Les Conjurés III : 1997-1998, la résistance


Résumé :

Suite de la seconde partie (Les Conjurés II). L'horizon s'est considérablement obscurci pour Severus Snape, contraint de fuir après la mort de Dumbledore. Alors que les Mangemorts regroupent leurs forces, la résistance s'organise à l'extérieur et à l'intérieur de Poudlard.


Disclaimer : je ne possède bien entendu aucun droit sur les personnages, les lieux et les situations créés par J. K. Rowling.


Nota bene : Il s'agit de la troisième partie d'une trilogie. Je conseille fortement de lire les deux volets précédents pour comprendre quelle a été l'orientation prise et vous familiariser avec les personnages.

Je m'éloigne de plus en plus de l'intrigue nouée dans Les Reliques de la mort.

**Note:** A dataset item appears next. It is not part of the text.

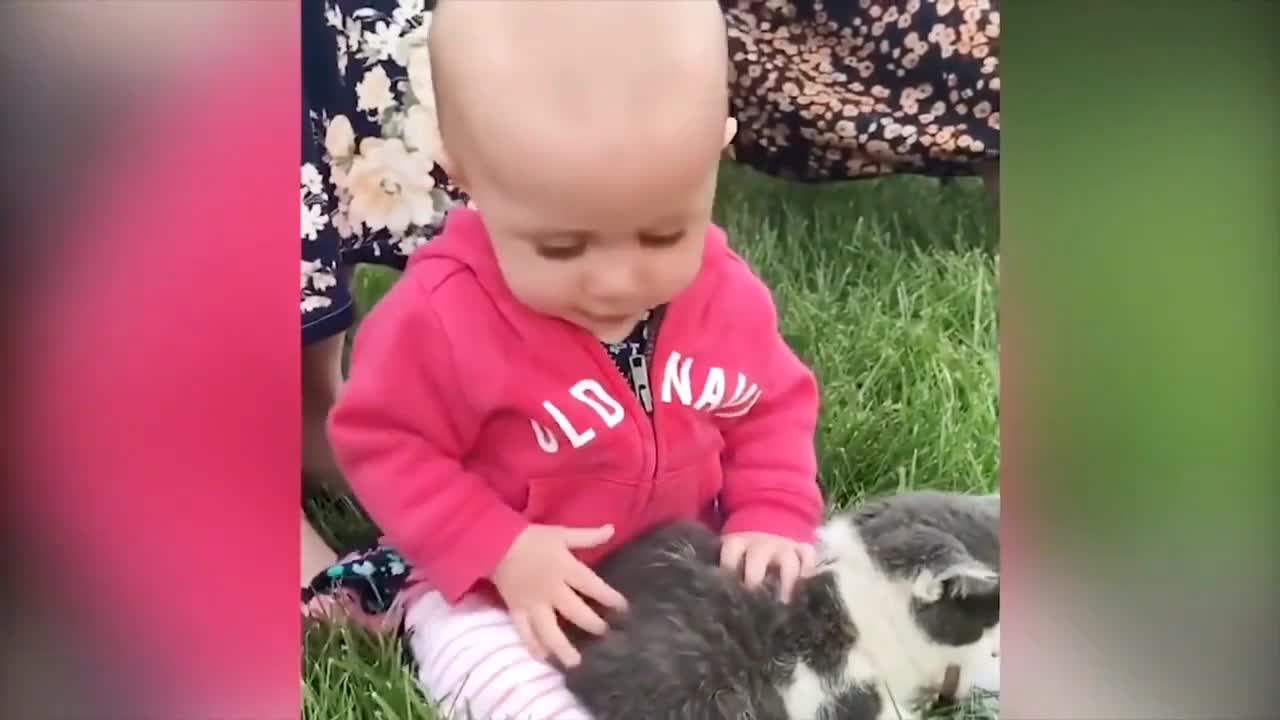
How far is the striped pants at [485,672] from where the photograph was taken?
84cm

J'avais déjà pris des (grosses) libertés, mais dans cette troisième partie, les différences seront assez grandes.

Cette dernière partie est plus longue que les deux premières, tout simplement parce qu'elle ne se limite pas au monde de Poudlard. J'espère que vous aurez plaisir à la lire et, si vous avez des remarques, n'hésitez pas à commenter : je réponds toujours.


Chapitre 1

L'apparition l'avait pris complètement par surprise et il s'effondra d'une masse sur l'élégant dallage losangé noir et blanc en poussant un gémissement dont il n'était pas sûr qu'il était provoqué par la nausée qui menaçait de le submerger, ou par la douleur épouvantable qu'il ressentait dans l'épaule, laquelle venait d'entrer de plein fouet en contact avec le sol.

Pendant un bref instant, il se demanda s'il n'allait pas perdre conscience, mais ce bonheur lui fut refusé et il dut faire face à la souffrance et réunir quelques forces pour réussir à soulever le haut de son corps en respirant avec difficulté. Le sol était froid et ses mains étaient poisseuses de sang. Le sien. Severus Snape s'accorda le luxe de prendre quelques secondes pour vérifier son bouclier d'Occlumencie et l'utiliser afin éloigner la douleur, puis leva les yeux derrière le rideau de cheveux noirs emmêlés qui lui retombait sur le front. Il était dans un vestibule qu'il reconnut, même dans son état et dans cette perspective inusitée, pour être celui du manoir des Malefoy. Il y était venu avec suffisamment de régularité depuis ses dix-sept ans pour reconnaître sans hésitation les murs blancs agrémentés de fines moulures, l'escalier à l'élégante rambarde de fer forgé montant vers les étages en longeant la paroi et le dallage noir et blanc d'une propreté irréprochable. Plus maintenant, songea-t-il, presque ennuyé d'avoir souillé cette marque d'apparat des Malefoy.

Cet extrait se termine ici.